ECLI:NL:CRVB:2018:2033
Centrale Raad van Beroep
- Hoger beroep
- Rechtspraak.nl
Hoger beroep inzake bijstandsverlening en studiefinanciering
In deze zaak gaat het om een hoger beroep tegen een uitspraak van de rechtbank Zeeland-West-Brabant, waarin de bijstandsverlening aan appellant en appellante werd herzien. Appellant ontving sinds 1 januari 2010 bijstand op grond van de Wet werk en bijstand (WWB), terwijl appellante studiefinanciering ontving op basis van de Wet studiefinanciering 2000 (Wsf 2000). Het college van burgemeester en wethouders van Breda had besloten dat appellanten sinds 1 juni 2013 een gezamenlijke huishouding voerden, waardoor het inkomen van appellante uit studiefinanciering in aanmerking werd genomen voor de bijstandsverlening aan appellant. Dit leidde tot een terugvordering van te veel ontvangen bijstand.
De rechtbank verklaarde het beroep van appellanten ongegrond, waarbij werd overwogen dat de studiefinanciering van appellante als middel moest worden beschouwd waarover zij kon beschikken.

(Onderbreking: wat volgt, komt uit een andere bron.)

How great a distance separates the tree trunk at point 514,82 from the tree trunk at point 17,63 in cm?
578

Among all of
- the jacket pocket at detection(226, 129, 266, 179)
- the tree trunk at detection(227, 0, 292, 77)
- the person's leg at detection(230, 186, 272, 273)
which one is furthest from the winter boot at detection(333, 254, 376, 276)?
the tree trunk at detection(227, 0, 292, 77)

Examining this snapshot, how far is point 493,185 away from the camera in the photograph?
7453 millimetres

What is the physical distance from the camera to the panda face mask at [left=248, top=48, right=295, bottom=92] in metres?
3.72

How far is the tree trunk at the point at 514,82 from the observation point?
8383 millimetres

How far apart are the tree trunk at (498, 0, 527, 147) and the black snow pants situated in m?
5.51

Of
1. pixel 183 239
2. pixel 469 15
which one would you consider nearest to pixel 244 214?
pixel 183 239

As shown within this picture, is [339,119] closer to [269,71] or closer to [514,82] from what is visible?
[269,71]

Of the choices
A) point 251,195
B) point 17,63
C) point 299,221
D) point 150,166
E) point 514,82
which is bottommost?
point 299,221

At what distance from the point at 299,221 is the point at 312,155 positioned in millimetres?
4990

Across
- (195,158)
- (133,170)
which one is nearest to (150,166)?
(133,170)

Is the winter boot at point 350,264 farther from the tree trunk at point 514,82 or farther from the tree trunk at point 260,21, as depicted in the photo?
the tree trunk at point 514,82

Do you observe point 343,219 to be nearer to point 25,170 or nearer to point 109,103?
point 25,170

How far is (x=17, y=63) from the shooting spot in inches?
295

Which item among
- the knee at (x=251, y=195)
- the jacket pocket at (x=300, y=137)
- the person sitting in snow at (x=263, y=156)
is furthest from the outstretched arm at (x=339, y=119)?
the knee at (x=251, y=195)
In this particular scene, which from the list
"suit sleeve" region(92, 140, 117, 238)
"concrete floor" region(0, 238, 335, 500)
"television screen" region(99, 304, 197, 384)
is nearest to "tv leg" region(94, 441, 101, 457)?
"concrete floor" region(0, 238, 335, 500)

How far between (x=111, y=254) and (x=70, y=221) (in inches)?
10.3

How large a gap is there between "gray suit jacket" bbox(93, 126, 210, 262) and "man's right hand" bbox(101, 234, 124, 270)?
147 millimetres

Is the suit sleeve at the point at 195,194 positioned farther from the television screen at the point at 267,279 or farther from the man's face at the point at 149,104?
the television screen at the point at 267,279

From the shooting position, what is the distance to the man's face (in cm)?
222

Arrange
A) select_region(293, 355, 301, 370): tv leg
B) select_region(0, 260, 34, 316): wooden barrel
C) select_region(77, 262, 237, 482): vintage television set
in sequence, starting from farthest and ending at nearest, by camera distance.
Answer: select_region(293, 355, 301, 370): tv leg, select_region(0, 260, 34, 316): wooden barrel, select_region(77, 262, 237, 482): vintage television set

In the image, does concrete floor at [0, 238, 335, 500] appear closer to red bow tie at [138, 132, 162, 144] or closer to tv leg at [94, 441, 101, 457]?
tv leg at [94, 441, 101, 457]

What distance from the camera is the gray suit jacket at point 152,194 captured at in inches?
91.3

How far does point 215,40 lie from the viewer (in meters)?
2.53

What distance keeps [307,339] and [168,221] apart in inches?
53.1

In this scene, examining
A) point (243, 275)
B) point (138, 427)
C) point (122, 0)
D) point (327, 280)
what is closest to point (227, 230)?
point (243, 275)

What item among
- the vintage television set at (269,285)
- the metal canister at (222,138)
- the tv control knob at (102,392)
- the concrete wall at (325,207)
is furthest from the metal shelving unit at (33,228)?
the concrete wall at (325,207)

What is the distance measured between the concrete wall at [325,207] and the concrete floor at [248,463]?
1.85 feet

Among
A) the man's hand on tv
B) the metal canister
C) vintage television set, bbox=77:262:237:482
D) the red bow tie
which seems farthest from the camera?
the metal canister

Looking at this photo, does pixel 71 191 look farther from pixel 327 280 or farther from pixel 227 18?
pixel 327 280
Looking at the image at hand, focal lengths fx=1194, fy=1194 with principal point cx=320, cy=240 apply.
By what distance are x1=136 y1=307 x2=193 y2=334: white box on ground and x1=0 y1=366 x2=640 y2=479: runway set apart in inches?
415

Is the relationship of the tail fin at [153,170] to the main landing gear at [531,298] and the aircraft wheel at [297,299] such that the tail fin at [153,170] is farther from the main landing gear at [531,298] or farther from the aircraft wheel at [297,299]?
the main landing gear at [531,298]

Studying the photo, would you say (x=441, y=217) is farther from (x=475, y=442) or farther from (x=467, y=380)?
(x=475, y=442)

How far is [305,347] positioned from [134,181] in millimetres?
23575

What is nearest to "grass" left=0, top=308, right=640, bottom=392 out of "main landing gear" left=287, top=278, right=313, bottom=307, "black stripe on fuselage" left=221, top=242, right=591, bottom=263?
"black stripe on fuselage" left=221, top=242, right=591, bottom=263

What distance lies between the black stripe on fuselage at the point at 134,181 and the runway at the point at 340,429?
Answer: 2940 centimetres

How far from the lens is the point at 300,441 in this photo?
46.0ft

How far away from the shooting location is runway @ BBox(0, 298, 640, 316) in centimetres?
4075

Appellanten gingen in hoger beroep, waarbij zij aanvoerden dat zij niet redelijkerwijs konden beschikken over de middelen uit studiefinanciering. De Raad voor de Rechtspraak oordeelde dat het college op goede gronden het inkomen uit studiefinanciering had vastgesteld en dat de Commissie Sociaal Domein bevoegd was om het bezwaar te behandelen, ondanks een bevoegdheidsgebrek. De Raad bevestigde de uitspraak van de rechtbank en oordeelde dat het hoger beroep niet slaagde.